## Travail demandé
[a] Recopiez mot pour mot le passage de l'extrait sur Joseph Vente situé entre « La vie volée » et « un Cahier superbe. », bornes comprises.
[b] Quelles sont toutes les années écrites en quatre chiffres dans l'extrait sur Joseph Vente ?

## Extrait fourni
※
L'artilleur Joseph Vente, filmé pour La Grande illusion que Renoir vient tourner à Colmar en 1937.

Le prisonnier de guerre occupé aux travaux des champs dans une feme de Kemberg (Saxe)

 

 

 

 


 

Coup de coeur

Joseph Vente
prisonnier en Allemagne de 1940 à 1945

La vie volée de Joseph Vente, de Gumières
Une histoire d'homme sur fond de guerre

Le dernier figurant de la Grande illusion

Le 12 janvier prochain, Joseph Vente, de Gumières, fêtera ses 90 ans. Et ses amis déjà lui réservent une surprise : il verra, pour la première fois, La Grande Illusion, le film de Jean Renoir, tourné à Colmar, dans la cour de son régiment, où il tient, avec d'autres, un rôle de figurant. "Après, ce fut la guerre, je ne l'ai jamais vu", dit le vieil homme sans amertume. Le film raconte l'enfer des Poilus de 14-18, une douloureuse réalité que le jeune soldat n'allait pas tarder à connaître. Cette jeunesse volée par la captivité, qui a jeté, on le sent, une ombre sur sa vie, Joseph Vente a bien voulu en parler pour Village de Forez qui publie son récit dans un Cahier superbe.
※
## Lignes de données
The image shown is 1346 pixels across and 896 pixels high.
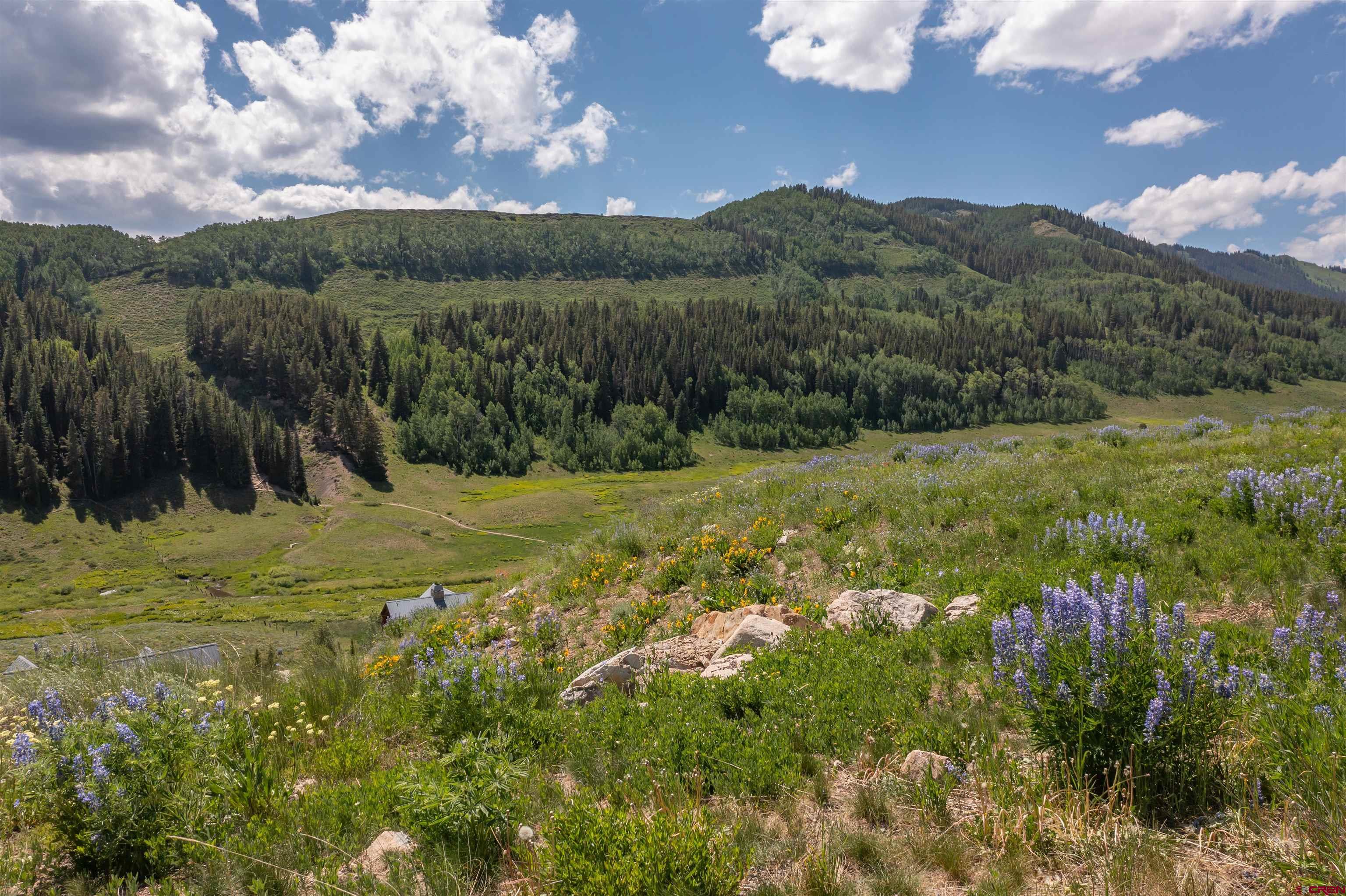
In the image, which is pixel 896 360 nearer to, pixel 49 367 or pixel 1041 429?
pixel 1041 429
※
## Résultats par tâche
[a]
La vie volée de Joseph Vente, de Gumières
Une histoire d'homme sur fond de guerre

Le dernier figurant de la Grande illusion

Le 12 janvier prochain, Joseph Vente, de Gumières, fêtera ses 90 ans. Et ses amis déjà lui réservent une surprise : il verra, pour la première fois, La Grande Illusion, le film de Jean Renoir, tourné à Colmar, dans la cour de son régiment, où il tient, avec d'autres, un rôle de figurant. "Après, ce fut la guerre, je ne l'ai jamais vu", dit le vieil homme sans amertume. Le film raconte l'enfer des Poilus de 14-18, une douloureuse réalité que le jeune soldat n'allait pas tarder à connaître. Cette jeunesse volée par la captivité, qui a jeté, on le sent, une ombre sur sa vie, Joseph Vente a bien voulu en parler pour Village de Forez qui publie son récit dans un Cahier superbe.

[b] 1937, 1940, 1945